Mark Essman, president and CEO of the Marin Convention and Visitors’ Bureau, said visitors who come to Marin typically have high medium family incomes—close to $100,000 per household—and spend on average $125 to $155 per person for day-trippers and $320 to $350 per person per day if they stay overnight. The influx of tourism-generated revenue both supports local industry and also likely drives up prices.

“Any destination-based area—Marin would be a destination-based area—is going to see some sort of economic impact,” Essman said.

Convinced she’ll never be able to realize her dreams here, Levinger is resigned to eventually moving. But she says she would stay if it were at all possible.

“It’s the land that holds me here more than anything,” she said. “This is the land of my birth—I have a real connection to it and I don’t want to have to leave it, but what I’ve realized is I’ll go somewhere else. I’ll make a connection with the land there.”

For Darby, the reality of leaving is much more immediate. Standing inside her garage on a recent rainy morning, the week before her husband departs for their family’s new home hundreds of miles away, tears welled in her eyes as she spoke about what it means to finally be leaving the land she has always called home.

“I could cry,” she said, her chipper voice beginning to crack with emotion.

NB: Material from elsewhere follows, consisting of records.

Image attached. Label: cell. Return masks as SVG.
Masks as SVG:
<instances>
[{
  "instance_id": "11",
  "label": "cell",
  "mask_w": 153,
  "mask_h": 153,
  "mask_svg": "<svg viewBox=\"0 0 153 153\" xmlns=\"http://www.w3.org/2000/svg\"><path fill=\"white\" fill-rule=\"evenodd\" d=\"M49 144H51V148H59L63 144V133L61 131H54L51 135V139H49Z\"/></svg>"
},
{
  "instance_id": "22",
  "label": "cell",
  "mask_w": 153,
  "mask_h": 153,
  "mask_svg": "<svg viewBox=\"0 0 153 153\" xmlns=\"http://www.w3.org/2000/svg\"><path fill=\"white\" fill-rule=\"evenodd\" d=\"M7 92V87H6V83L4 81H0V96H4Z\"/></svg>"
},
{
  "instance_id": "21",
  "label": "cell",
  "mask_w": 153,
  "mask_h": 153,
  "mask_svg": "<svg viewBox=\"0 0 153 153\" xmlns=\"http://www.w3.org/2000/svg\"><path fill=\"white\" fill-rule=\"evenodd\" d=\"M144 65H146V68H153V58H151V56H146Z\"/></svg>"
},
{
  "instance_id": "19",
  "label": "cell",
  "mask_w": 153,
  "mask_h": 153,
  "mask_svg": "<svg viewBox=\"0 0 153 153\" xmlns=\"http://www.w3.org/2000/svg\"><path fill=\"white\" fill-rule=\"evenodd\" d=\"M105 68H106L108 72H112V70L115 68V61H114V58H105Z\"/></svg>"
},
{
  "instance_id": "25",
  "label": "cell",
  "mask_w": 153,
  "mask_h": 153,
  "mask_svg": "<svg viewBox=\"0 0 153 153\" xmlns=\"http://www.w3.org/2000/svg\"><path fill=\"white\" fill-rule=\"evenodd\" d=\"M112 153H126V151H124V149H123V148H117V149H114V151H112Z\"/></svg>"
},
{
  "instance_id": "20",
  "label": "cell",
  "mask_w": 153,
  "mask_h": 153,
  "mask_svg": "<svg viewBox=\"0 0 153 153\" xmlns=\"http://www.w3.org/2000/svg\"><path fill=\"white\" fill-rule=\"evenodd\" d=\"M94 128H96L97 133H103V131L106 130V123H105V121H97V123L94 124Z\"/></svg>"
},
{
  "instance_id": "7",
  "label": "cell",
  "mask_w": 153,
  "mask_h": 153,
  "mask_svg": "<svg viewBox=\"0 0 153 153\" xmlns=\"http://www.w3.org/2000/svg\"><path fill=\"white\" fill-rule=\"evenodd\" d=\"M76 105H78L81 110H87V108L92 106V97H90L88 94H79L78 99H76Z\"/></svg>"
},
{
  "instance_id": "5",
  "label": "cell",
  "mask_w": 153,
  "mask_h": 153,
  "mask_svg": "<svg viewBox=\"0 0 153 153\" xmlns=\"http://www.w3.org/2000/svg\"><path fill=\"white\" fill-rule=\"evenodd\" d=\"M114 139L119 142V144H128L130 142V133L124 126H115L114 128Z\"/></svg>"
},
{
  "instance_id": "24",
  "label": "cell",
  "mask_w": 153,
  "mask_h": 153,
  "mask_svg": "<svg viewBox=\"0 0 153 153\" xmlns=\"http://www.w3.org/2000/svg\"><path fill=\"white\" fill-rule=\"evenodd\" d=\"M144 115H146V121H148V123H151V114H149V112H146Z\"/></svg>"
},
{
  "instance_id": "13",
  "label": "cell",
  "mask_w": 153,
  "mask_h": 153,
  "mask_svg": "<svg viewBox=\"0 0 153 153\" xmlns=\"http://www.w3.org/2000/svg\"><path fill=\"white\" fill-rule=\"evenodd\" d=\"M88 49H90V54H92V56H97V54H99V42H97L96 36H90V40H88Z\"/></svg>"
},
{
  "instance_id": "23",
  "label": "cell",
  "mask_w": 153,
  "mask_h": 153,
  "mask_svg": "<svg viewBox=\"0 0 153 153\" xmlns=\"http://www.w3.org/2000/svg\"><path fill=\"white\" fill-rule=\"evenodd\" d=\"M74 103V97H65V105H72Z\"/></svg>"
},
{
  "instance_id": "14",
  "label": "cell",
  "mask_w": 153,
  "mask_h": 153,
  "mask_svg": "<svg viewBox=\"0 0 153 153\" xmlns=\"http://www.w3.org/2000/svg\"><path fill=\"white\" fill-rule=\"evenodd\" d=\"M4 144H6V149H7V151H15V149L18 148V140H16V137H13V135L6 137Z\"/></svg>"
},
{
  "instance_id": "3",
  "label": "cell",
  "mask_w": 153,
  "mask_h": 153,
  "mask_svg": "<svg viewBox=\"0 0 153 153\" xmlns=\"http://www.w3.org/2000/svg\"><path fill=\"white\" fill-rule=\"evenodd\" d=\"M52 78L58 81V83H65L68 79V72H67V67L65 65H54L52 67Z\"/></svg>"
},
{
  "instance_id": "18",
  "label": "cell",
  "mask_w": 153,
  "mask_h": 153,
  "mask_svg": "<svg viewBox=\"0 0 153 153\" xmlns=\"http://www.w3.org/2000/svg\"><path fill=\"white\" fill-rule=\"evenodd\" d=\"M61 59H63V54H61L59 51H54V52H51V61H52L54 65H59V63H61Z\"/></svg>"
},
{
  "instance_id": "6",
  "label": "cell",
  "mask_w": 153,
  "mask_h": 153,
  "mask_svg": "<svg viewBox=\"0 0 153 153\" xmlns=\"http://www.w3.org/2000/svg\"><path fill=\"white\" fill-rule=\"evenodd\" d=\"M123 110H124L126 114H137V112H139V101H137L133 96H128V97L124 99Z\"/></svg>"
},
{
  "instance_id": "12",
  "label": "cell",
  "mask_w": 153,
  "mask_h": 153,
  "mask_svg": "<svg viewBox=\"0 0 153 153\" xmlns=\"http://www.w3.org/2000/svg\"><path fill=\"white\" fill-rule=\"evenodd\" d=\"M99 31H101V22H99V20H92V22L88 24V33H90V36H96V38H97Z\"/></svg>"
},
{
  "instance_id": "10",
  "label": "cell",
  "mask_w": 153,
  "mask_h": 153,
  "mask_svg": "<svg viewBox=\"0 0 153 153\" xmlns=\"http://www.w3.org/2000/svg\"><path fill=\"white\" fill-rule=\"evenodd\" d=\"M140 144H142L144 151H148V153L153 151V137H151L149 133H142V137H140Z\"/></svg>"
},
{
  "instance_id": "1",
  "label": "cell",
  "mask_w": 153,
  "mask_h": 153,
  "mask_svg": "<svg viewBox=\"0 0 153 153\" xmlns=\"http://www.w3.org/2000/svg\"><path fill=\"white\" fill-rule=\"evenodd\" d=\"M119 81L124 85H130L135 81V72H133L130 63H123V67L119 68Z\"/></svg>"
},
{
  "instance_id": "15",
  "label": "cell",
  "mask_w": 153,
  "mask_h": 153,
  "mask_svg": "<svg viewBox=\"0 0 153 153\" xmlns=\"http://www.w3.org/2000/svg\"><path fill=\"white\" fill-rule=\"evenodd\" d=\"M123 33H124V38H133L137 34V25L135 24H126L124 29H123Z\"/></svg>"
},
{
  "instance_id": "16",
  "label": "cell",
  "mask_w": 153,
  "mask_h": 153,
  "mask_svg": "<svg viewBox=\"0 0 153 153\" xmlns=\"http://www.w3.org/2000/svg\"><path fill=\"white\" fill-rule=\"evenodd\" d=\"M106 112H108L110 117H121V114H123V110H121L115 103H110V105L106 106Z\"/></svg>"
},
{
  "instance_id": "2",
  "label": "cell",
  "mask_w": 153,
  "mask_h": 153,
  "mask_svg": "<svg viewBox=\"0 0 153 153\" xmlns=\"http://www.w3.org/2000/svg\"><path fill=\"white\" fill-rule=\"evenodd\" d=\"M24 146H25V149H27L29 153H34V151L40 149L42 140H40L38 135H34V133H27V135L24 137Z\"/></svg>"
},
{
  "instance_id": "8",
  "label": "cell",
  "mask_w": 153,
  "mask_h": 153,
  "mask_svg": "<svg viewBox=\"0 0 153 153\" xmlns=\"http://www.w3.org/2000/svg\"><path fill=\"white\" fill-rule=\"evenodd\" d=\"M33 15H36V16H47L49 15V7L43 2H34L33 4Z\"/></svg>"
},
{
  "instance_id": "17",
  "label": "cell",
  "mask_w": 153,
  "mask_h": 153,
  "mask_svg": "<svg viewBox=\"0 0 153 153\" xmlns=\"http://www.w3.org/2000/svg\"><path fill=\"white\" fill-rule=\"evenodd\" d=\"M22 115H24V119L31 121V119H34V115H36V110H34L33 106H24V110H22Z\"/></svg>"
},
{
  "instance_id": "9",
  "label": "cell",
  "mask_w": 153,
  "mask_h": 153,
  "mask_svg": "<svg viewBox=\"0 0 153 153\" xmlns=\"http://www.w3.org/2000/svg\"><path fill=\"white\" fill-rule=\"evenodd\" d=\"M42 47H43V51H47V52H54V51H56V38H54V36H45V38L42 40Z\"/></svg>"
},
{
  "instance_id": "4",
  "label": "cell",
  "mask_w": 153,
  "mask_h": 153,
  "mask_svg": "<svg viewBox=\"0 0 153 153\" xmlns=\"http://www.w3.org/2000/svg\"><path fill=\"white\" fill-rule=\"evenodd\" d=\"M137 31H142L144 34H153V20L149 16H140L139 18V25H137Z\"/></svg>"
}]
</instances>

“It sucks. My husband’s just pissed, but I’m sad. I still have my grandma here—my kids’ great grandma’s still here. It’s everyday life. This is home. I say that we have Tomales Bay and estero saltwater in our blood because that’s our ancestry. My husband and I started dating here in grammar school. We told each other we loved each other for the first time at the post office because there was no other place to hang out at night. That’s our life. And it’s devastating.”